Garanti - Akbank: 2025 yılı bankacılık sektörü için faiz indirimlerinin ve düşen fonlama maliyetlerinin karlılıkları destekleyeceği bir dönem olarak öne çıkıyor. Dezenflasyon sürecinin etkisiyle, özellikle yılın ikinci yarısında net faiz marjlarında toparlanma beklenmekte. TÜFE’ye endeksli tahvil gelirlerinde yaşanacak kısmi azalmayı, operasyonel gelirlerdeki artışın telafi etmesi öngörülüyor. Ayrıca kredi büyümesinin enflasyonla uyumlu bir şekilde ilerlemesi ve komisyon gelirlerindeki artış, bankaların genel performansını desteklemeye devam edebilir.

Akbank’ın, güçlü sermaye tamponu, artan pazar payı ve dijitalleşme odaklı gelir yönetimiyle sektördeki pozisyonunu güçlendirmesi; TÜFE’ye endeksli tahvil gelirlerindeki azalmayı kredi büyümesi ve komisyon gelirleriyle telafi etmesi bekleniyor. Garanti BBVA’nın ise düşük TÜFE tahvil portföyüyle dezenflasyon sürecinden daha az etkilenmesi, kredi odaklı büyüme stratejisi ve yüksek serbest sermaye seviyesiyle net faiz marjında belirgin iyileşme kaydedilmesi öngörülüyor.

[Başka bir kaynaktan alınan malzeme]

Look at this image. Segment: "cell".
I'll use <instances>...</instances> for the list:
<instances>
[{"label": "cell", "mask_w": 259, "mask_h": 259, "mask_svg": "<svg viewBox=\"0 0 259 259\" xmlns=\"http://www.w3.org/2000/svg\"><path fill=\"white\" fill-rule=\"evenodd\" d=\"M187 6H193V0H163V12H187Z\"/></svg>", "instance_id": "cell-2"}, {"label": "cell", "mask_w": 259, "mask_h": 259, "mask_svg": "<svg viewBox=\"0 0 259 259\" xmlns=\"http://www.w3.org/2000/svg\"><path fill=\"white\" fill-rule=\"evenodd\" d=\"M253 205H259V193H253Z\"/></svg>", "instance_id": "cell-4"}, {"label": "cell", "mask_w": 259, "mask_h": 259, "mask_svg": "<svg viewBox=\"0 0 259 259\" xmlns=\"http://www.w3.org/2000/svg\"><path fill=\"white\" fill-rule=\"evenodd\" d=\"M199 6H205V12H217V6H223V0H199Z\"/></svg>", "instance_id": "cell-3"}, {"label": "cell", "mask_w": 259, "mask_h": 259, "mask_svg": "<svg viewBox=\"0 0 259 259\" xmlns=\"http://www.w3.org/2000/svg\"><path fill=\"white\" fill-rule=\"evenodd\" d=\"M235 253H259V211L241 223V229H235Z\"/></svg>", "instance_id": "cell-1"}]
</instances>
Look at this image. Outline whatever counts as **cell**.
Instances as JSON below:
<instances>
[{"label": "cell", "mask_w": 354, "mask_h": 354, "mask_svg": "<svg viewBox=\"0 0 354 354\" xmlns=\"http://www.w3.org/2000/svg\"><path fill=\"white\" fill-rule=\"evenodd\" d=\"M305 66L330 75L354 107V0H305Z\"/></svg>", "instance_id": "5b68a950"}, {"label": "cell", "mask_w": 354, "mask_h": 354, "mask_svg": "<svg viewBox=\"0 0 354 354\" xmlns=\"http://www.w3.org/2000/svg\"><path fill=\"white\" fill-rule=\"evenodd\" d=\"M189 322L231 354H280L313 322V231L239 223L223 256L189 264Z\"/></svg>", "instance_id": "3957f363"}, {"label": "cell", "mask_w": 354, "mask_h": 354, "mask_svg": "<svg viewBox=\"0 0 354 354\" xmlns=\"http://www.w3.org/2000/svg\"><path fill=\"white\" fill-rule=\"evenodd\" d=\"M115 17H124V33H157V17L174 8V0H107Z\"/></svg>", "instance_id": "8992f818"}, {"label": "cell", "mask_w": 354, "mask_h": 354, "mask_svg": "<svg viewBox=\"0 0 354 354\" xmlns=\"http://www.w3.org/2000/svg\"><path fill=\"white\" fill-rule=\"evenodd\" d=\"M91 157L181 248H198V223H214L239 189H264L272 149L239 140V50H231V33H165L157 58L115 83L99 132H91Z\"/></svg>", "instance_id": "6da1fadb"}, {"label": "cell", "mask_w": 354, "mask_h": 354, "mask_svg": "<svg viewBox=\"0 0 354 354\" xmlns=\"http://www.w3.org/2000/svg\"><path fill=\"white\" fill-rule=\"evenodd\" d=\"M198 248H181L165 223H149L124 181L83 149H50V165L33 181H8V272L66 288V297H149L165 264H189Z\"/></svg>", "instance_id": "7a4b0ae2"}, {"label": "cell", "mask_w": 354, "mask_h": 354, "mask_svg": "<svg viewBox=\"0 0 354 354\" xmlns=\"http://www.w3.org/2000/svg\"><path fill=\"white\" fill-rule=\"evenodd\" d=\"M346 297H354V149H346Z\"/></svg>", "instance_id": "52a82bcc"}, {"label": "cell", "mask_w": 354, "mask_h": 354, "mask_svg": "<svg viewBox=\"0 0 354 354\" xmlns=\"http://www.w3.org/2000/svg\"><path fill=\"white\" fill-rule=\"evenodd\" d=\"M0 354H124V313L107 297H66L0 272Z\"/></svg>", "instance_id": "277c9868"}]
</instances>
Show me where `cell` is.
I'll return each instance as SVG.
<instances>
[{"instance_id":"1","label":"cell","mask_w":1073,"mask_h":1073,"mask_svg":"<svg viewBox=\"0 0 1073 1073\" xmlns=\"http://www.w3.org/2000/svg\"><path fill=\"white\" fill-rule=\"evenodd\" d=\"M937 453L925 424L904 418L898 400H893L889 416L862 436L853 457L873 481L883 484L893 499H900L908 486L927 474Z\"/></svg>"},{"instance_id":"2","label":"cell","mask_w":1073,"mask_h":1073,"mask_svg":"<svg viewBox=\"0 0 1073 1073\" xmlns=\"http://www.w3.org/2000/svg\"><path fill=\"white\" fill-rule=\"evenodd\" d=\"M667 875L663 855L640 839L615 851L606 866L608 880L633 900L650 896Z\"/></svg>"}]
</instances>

Mavi Giyim: Giyim perakende sektörünün 2025 yılında, iç talep ve ihracattaki canlanma ile büyüme potansiyelini koruması bekleniyor. 2025 yılının ilk yarısında yüksek faiz oranları ve kredi kartı maliyetlerinin finansal giderleri artırabileceği öngörülse de artan iç talep ve operasyonel iyileşmelerle Mavi’nin güçlü performansını koruyacağı düşünülmekte. Sektör normalleşme sürecine girerken şirketin güçlü pazar payı, artan ürün çeşitliliği ve maliyet kontrolüyle toparlanmadan faydalanması bekleniyor.

Çimsa: Çimento sektörü, 2025 yılında düşen faiz oranları ve inşaat faaliyetlerinde görülebilecek toparlanmanın etkisiyle büyüme potansiyeli taşıyor. Deprem sonrası yeniden yapılanma ve kentsel dönüşüm projeleri yurt içindeki talebi arttırırken, önümüzdeki dönemde de ihracat odaklı şirketlerin global pazardaki toparlanmadan daha fazla fayda sağlayabileceği düşünülüyor. Çimsa, beyaz çimento ve kalsiyum alüminat çimentodaki lider konumu, Mannok Holding’in satın alımı ve ABD’deki yatırımları ile dikkat çekmekte. Şirket, ihracat oranını %70’e çıkararak döviz bazlı gelirlerini artırmayı hedeflerken Suriye ve ABD gibi stratejik pazarlarda artan talebe yönelik avantajlı konumda bulunuyor.

*Çalışmamızın 2025 bölümünde yalnızca strateji raporlarındaki model portföyleri değil, aynı zamanda strateji raporları dışında yer alan model portföyleri de değerlendirmeye dahil ettik.